Sebuah blok data
——————
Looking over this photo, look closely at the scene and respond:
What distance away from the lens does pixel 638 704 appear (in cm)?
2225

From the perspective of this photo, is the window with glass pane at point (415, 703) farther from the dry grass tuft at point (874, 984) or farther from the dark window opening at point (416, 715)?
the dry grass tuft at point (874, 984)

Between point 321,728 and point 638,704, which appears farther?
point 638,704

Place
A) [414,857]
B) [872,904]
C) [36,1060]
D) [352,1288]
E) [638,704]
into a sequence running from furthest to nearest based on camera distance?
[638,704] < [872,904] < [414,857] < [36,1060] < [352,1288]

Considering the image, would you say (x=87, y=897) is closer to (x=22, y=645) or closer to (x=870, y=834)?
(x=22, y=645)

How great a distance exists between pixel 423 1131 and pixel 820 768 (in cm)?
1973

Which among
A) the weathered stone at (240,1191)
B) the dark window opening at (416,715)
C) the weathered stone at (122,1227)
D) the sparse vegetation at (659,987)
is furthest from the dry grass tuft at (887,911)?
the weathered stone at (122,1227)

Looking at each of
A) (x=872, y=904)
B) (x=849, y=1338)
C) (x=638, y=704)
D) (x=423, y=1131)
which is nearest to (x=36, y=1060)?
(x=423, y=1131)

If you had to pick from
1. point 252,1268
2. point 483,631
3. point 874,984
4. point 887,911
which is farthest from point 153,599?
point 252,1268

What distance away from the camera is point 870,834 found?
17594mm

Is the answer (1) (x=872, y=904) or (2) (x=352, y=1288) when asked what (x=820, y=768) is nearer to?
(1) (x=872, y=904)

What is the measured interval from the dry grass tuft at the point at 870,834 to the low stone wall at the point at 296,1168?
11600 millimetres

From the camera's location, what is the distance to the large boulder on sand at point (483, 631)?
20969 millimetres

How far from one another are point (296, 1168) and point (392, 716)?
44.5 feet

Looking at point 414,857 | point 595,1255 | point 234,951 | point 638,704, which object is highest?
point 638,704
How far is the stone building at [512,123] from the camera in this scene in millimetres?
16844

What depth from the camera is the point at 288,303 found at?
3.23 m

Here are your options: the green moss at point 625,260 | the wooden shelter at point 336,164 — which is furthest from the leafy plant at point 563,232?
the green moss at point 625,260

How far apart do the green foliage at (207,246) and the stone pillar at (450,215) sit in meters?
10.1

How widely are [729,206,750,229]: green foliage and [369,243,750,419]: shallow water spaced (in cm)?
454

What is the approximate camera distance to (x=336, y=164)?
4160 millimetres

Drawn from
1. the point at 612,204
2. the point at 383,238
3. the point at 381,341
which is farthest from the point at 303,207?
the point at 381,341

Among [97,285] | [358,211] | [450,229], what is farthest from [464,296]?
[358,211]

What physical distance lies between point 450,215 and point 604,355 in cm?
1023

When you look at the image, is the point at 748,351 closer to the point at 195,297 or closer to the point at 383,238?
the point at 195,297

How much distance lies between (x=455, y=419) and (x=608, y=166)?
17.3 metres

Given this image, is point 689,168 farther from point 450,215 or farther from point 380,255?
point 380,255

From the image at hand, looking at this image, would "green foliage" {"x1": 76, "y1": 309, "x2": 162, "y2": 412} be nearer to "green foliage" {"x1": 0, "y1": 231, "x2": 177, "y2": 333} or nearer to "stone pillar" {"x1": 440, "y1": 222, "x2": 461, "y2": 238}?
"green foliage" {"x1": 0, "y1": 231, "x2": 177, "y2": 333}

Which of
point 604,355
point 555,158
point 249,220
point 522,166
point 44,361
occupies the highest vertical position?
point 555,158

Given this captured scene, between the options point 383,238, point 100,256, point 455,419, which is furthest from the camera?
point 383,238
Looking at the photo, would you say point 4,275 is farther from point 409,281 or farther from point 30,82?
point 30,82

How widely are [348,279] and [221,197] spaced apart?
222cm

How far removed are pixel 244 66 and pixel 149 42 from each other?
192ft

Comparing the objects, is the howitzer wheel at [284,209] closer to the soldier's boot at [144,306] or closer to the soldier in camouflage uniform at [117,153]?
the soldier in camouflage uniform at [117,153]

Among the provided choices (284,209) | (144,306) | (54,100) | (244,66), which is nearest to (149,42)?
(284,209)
——————
_Deskripsi Masalah_
Bisakah Anda mengutip ulang seluruh data di atas baris demi baris tanpa mengubah apa pun?

_Jawaban Tugas_
Looking over this photo, look closely at the scene and respond:
What distance away from the lens does pixel 638 704 appear (in cm)?
2225

From the perspective of this photo, is the window with glass pane at point (415, 703) farther from the dry grass tuft at point (874, 984) or farther from the dark window opening at point (416, 715)?
the dry grass tuft at point (874, 984)

Between point 321,728 and point 638,704, which appears farther?
point 638,704

Place
A) [414,857]
B) [872,904]
C) [36,1060]
D) [352,1288]
E) [638,704]
into a sequence running from furthest to nearest based on camera distance?
[638,704] < [872,904] < [414,857] < [36,1060] < [352,1288]

Considering the image, would you say (x=87, y=897) is closer to (x=22, y=645) or closer to (x=870, y=834)?
(x=22, y=645)

How great a distance exists between pixel 423 1131 and pixel 820 768 (in cm)?
1973

Which among
A) the weathered stone at (240,1191)
B) the dark window opening at (416,715)
C) the weathered stone at (122,1227)
D) the sparse vegetation at (659,987)
is furthest from the dry grass tuft at (887,911)?
the weathered stone at (122,1227)

Looking at each of
A) (x=872, y=904)
B) (x=849, y=1338)
C) (x=638, y=704)
D) (x=423, y=1131)
which is nearest to (x=36, y=1060)?
(x=423, y=1131)

If you had to pick from
1. point 252,1268
2. point 483,631
3. point 874,984
4. point 887,911
which is farthest from point 153,599?
point 252,1268

What distance away from the camera is point 870,834 found?
17594mm

Is the answer (1) (x=872, y=904) or (2) (x=352, y=1288) when asked what (x=820, y=768) is nearer to?
(1) (x=872, y=904)

What is the measured interval from the dry grass tuft at the point at 870,834 to the low stone wall at the point at 296,1168?
11600 millimetres

From the camera's location, what is the distance to the large boulder on sand at point (483, 631)?
20969 millimetres

How far from one another are point (296, 1168) and point (392, 716)?
44.5 feet

Looking at point 414,857 | point 595,1255 | point 234,951 | point 638,704, which object is highest?
point 638,704
How far is the stone building at [512,123] from the camera in this scene in millimetres?
16844

What depth from the camera is the point at 288,303 found at?
3.23 m

Here are your options: the green moss at point 625,260 | the wooden shelter at point 336,164 — which is furthest from the leafy plant at point 563,232?
the green moss at point 625,260

How far apart do the green foliage at (207,246) and the stone pillar at (450,215) sit in meters?
10.1

How widely are [729,206,750,229]: green foliage and [369,243,750,419]: shallow water spaced (in cm)?
454

What is the approximate camera distance to (x=336, y=164)?
4160 millimetres

Drawn from
1. the point at 612,204
2. the point at 383,238
3. the point at 381,341
which is farthest from the point at 303,207?
the point at 381,341

Among [97,285] | [358,211] | [450,229], what is farthest from [464,296]?
[358,211]

What physical distance lies between point 450,215 and point 604,355 in cm?
1023

When you look at the image, is the point at 748,351 closer to the point at 195,297 or closer to the point at 383,238?
the point at 195,297

How much distance lies between (x=455, y=419) and (x=608, y=166)?
17.3 metres

Given this image, is point 689,168 farther from point 450,215 or farther from point 380,255?
point 380,255

From the image at hand, looking at this image, would "green foliage" {"x1": 76, "y1": 309, "x2": 162, "y2": 412} be nearer to "green foliage" {"x1": 0, "y1": 231, "x2": 177, "y2": 333} or nearer to "stone pillar" {"x1": 440, "y1": 222, "x2": 461, "y2": 238}?
"green foliage" {"x1": 0, "y1": 231, "x2": 177, "y2": 333}

Which of
point 604,355
point 555,158
point 249,220
point 522,166
point 44,361
occupies the highest vertical position?
point 555,158

Given this captured scene, between the options point 383,238, point 100,256, point 455,419, which is furthest from the camera?
point 383,238
Looking at the photo, would you say point 4,275 is farther from point 409,281 or farther from point 30,82?
point 30,82

How widely are [348,279] and [221,197] spaced apart?
222cm

How far removed are pixel 244 66 and pixel 149 42 from each other?
192ft

Comparing the objects, is the howitzer wheel at [284,209] closer to the soldier's boot at [144,306] or closer to the soldier in camouflage uniform at [117,153]?
the soldier in camouflage uniform at [117,153]

Among the provided choices (284,209) | (144,306) | (54,100) | (244,66), which is nearest to (149,42)?
(284,209)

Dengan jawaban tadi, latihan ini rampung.